Именно ритуал, в своей неизменной традиции, определённый в каждом аспекте ритуала как традиции трансцендентального действия, был центром, вокруг которого вращались не только римская жизнь, но и римское величие. Валерио Массимо (I,1, 3) упоминает, что римляне приписывали свою удачу ритуальной щепетильности. Согласно Ливию (XVII, 9), после ужасной битвы при Трасимене не жрец, а генерал Фабий сказал солдатам: «Ваша ошибка заключается скорее в пренебрежении жертвоприношениями, чем в недостатке храбрости или умения». Плутарх («Жизнь Марцелла», 4) упоминает, что в трагические моменты галльской войны римляне «думали, что для защиты города более важно, чтобы консулы практиковали божественные вещи, нежели разбили врага». Загадка изначальности господствовала: «Рим не мог бы приобрести такую большую власть, если бы у него не было божественного происхождения, чтобы показать людям что–то великое и непостижимое» (Плутарх, «Об удаче римлян», I, 8). И, в качестве последнего эхо, император Юлиан («Против галилеян», 222с) не колеблется, говоря, что он не может противопоставить «владение как всеми варварскими странами, так и Римом» ритуальному знанию богов.
Всякий, кто не может видеть мужское, сдержанное величие этой духовности, потому что всякая «религиозная близость», любой сентиментализм и теологические спекуляции кажутся почти отсутствующими в этом мире, состоящем из numina и riti, [5] мог бы склониться к определению римского взгляда на священное как «магического примитивизма», почти как у дикарей.
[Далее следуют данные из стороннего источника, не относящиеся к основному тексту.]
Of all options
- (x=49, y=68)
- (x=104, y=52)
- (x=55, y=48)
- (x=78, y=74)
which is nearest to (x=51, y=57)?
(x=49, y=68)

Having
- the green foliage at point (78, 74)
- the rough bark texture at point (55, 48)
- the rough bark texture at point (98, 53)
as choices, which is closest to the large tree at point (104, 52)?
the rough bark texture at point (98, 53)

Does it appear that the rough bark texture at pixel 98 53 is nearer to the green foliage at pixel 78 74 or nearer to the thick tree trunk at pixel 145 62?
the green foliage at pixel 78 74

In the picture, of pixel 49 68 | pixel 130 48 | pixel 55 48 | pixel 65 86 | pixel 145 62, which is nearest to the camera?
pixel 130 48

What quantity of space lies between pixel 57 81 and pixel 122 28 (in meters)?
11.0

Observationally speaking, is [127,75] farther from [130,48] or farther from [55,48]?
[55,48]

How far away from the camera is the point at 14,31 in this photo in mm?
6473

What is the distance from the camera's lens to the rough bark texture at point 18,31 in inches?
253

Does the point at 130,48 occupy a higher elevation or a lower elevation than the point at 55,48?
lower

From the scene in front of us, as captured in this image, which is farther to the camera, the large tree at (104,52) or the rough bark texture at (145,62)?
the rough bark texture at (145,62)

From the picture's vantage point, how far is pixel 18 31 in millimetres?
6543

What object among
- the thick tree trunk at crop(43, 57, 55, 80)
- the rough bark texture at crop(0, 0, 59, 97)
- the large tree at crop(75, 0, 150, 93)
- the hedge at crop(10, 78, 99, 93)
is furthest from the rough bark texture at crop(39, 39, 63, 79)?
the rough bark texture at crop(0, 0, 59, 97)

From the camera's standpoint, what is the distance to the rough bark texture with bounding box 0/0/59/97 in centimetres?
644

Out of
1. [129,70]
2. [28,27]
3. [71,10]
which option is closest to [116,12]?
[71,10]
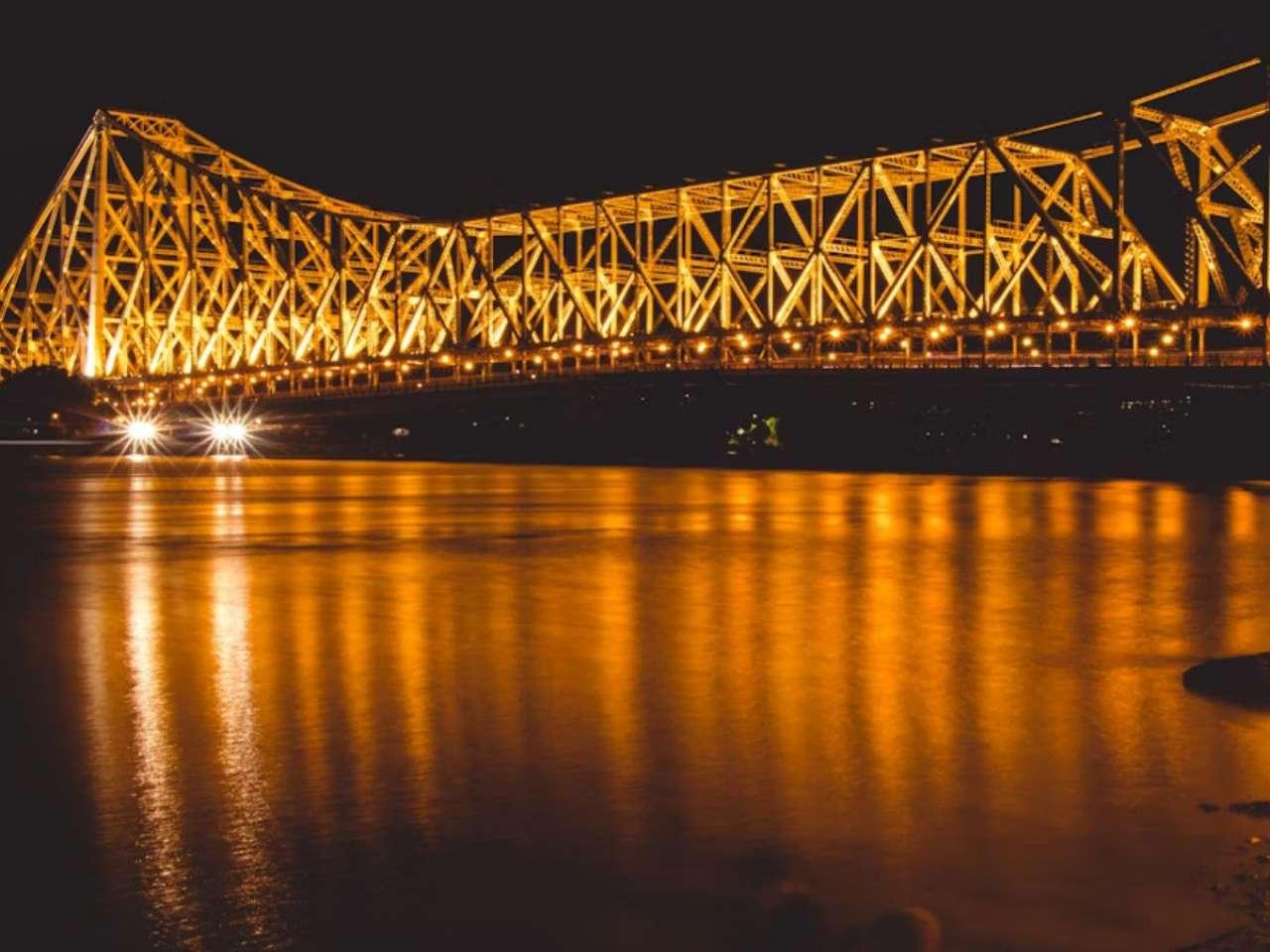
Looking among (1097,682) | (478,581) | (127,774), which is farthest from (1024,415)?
(127,774)

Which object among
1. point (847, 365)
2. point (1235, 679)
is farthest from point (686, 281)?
point (1235, 679)

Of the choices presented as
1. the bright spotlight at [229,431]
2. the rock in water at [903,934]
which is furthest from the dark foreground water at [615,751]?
the bright spotlight at [229,431]

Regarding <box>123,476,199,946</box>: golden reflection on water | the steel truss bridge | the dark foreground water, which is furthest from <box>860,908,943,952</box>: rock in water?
the steel truss bridge

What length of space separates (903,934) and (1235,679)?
20.5 feet

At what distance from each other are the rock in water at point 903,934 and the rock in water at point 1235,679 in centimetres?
537

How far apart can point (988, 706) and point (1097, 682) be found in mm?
1460

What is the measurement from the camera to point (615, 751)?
29.7ft

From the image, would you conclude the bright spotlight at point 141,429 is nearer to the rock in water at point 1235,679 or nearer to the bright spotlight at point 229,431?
the bright spotlight at point 229,431

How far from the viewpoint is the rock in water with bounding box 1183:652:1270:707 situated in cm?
1069

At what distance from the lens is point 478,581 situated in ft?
63.7

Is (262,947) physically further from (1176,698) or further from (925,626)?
(925,626)

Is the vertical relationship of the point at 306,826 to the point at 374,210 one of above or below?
below

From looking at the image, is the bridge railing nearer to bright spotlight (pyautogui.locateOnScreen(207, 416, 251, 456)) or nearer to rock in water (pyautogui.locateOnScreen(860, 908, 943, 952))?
bright spotlight (pyautogui.locateOnScreen(207, 416, 251, 456))

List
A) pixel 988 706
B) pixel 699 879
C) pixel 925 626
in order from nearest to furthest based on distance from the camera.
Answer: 1. pixel 699 879
2. pixel 988 706
3. pixel 925 626
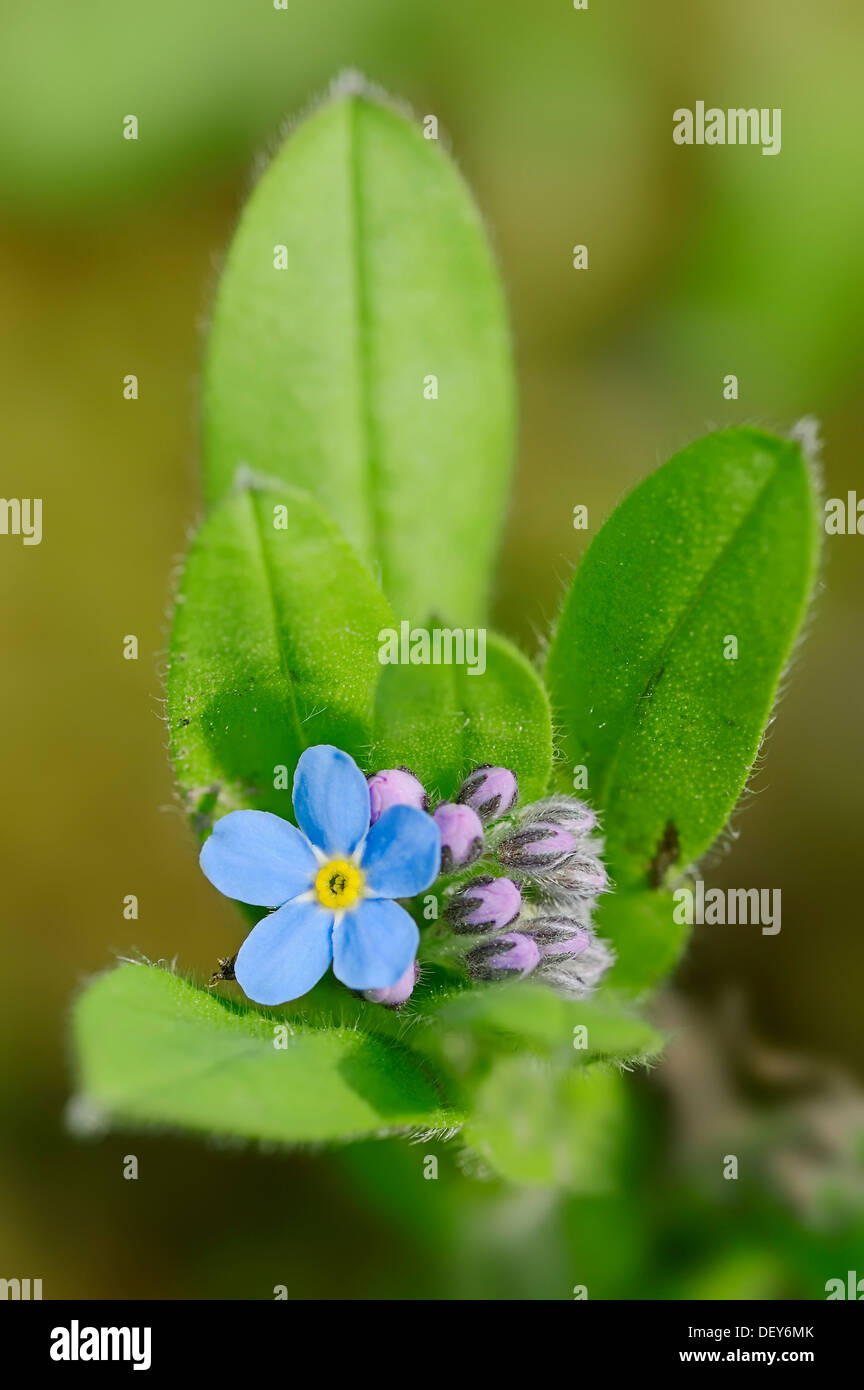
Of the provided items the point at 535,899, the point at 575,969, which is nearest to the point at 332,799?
the point at 535,899

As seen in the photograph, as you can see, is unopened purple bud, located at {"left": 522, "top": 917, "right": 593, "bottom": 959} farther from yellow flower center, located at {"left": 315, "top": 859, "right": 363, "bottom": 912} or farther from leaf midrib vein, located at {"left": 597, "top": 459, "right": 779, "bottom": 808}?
leaf midrib vein, located at {"left": 597, "top": 459, "right": 779, "bottom": 808}

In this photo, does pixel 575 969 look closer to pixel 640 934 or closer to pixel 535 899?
pixel 535 899

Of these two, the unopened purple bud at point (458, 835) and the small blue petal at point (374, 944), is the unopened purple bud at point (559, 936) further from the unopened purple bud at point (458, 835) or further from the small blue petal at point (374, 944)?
the small blue petal at point (374, 944)

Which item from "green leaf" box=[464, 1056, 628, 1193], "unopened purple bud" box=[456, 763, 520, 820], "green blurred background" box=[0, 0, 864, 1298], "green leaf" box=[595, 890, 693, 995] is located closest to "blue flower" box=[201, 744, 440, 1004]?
"unopened purple bud" box=[456, 763, 520, 820]

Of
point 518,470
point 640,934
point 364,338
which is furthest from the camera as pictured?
point 518,470

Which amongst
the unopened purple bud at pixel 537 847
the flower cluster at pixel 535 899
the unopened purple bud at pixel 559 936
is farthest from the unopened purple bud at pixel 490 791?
the unopened purple bud at pixel 559 936
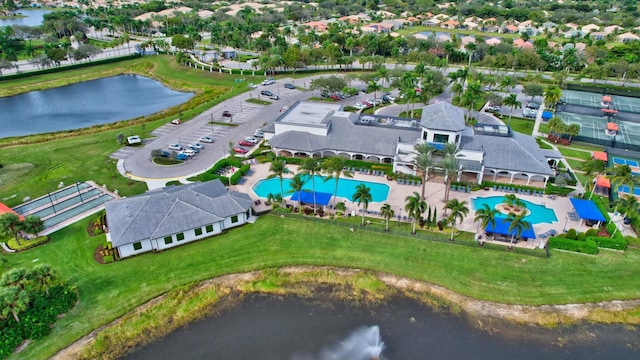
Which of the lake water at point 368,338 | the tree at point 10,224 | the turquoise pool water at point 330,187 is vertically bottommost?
the lake water at point 368,338

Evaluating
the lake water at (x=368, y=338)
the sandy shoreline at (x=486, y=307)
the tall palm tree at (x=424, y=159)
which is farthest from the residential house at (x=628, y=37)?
the lake water at (x=368, y=338)

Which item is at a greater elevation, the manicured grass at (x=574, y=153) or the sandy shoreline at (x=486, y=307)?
the manicured grass at (x=574, y=153)

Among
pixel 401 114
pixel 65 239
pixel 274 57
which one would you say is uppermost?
pixel 274 57

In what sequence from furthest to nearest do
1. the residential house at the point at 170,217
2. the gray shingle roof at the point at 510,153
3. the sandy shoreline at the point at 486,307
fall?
the gray shingle roof at the point at 510,153
the residential house at the point at 170,217
the sandy shoreline at the point at 486,307

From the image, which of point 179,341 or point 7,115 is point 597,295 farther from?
point 7,115

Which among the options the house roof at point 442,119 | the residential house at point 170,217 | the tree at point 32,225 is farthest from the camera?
the house roof at point 442,119

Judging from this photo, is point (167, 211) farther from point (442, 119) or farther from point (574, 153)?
point (574, 153)

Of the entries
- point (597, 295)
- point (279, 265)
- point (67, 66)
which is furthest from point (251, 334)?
point (67, 66)

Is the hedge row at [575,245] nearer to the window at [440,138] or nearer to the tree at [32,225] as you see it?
the window at [440,138]
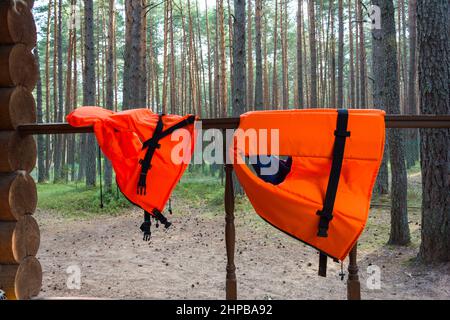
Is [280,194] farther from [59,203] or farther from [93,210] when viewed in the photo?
[59,203]

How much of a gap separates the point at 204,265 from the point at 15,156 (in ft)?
12.2

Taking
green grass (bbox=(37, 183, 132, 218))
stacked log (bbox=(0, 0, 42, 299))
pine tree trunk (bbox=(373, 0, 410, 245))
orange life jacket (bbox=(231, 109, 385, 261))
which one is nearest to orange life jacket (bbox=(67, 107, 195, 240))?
orange life jacket (bbox=(231, 109, 385, 261))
Кажется, что и сам Маккиоро придерживается этого мнения. Но читатель знает уже достаточно, чтобы не впасть в подобное непонимание: если «магия» могла быть традиционной древней наукой не такого уж высокого рода, которую римляне неоднократно запрещали, она, тем не менее, может отмечать такое же духовное отношение по сравнению с «религиозным» (в общем, «набожном» смысле), как мужское по сравнению с женским, как «солнечное» по сравнению с «лунным». Что касается дикарей, то читатель знает, что для нас они представляю собой тёмные остатки древнейших рас и цивилизаций, сами имена которых зачастую сегодня утеряны. И так как то, что было в самом начале, было не низшим, а высшим, самым близким к абсолютной духовности, тот факт, что определённые традиции среди дикарей сохраняются только в материализированных, грубых и выродившихся формах, не должен отпугивать нас от признания их смысла и достоинства, которым они обладают, если возвести их обратно к первопричине. Это же во многом касается и «магии» (не колдовства) у дикарей. Первоначальный Рим воплотил — не в выродившихся формах, как у этих жалких остатков, а в по–прежнему ясных и осознанных формах, изначальную духовность, оплодотворявшую всю его жизнь и скрыто придававшую силу его величию именно посредством ритуала и ритуальных традиций.